%%
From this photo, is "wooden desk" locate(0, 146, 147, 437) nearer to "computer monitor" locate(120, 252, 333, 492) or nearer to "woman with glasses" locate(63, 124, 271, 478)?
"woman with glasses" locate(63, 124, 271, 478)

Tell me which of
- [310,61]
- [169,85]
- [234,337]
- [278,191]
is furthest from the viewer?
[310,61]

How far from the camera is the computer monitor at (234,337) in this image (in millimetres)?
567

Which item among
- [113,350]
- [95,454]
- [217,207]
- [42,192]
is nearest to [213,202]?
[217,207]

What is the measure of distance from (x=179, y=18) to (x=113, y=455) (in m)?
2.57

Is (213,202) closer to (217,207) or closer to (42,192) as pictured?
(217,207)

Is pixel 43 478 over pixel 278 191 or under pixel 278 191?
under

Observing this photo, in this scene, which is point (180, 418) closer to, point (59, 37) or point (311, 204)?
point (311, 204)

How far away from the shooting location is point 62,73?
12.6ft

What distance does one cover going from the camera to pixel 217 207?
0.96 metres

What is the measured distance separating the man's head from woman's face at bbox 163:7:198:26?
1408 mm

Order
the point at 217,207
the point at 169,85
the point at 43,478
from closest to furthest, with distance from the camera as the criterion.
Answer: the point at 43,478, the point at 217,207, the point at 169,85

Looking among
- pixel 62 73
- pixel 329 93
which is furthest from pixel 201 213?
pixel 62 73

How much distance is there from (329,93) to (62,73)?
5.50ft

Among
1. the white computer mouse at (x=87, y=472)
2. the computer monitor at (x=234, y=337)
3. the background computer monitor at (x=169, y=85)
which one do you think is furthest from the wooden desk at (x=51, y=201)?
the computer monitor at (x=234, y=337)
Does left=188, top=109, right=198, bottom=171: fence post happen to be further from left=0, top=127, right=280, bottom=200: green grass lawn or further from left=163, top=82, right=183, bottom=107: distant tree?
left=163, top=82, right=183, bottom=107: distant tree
%%
EXERCISE AIM: Rewrite all of the data above, swapping every "wooden desk" for "office desk" and leaving everything else the same.

FINISHED TASK:
From this photo, is "office desk" locate(0, 146, 147, 437) nearer to "computer monitor" locate(120, 252, 333, 492) or nearer to "woman with glasses" locate(63, 124, 271, 478)?
"woman with glasses" locate(63, 124, 271, 478)

Tell me which of
- [310,61]
- [169,85]
- [234,337]
- [278,191]
is furthest from the viewer?
[310,61]

How far from the camera is the computer monitor at (234,337) in this image (in millimetres)?
567

Which item among
- [113,350]
- [95,454]
- [217,207]
- [42,192]
is nearest to [213,202]?
[217,207]

What is the measure of distance from (x=179, y=18) to (x=113, y=455) (in m)?
2.57

Is (213,202) closer to (217,207) or closer to (42,192) as pictured?
(217,207)

Is pixel 43 478 over pixel 278 191 or under pixel 278 191?
under

Observing this photo, in this scene, which is point (180, 418) closer to, point (59, 37) or point (311, 204)?
point (311, 204)

How far away from the shooting location is point 62,73?
12.6ft

What distance does one cover going from the camera to pixel 217 207?
0.96 metres

What is the measured distance separating the man's head from woman's face at bbox 163:7:198:26?
1408 mm

Order
the point at 217,207
the point at 169,85
the point at 43,478
from closest to furthest, with distance from the camera as the criterion.
Answer: the point at 43,478, the point at 217,207, the point at 169,85

Looking among
- pixel 62 73
- pixel 329 93
which is furthest from pixel 201 213?
pixel 62 73

How much distance is there from (329,93) to (62,73)?
5.50ft

Among
1. the white computer mouse at (x=87, y=472)
2. the computer monitor at (x=234, y=337)
3. the background computer monitor at (x=169, y=85)
which one do you think is furthest from the office desk at (x=51, y=201)?
the computer monitor at (x=234, y=337)
Does left=188, top=109, right=198, bottom=171: fence post happen to be further from left=0, top=127, right=280, bottom=200: green grass lawn or further from left=163, top=82, right=183, bottom=107: distant tree?
left=163, top=82, right=183, bottom=107: distant tree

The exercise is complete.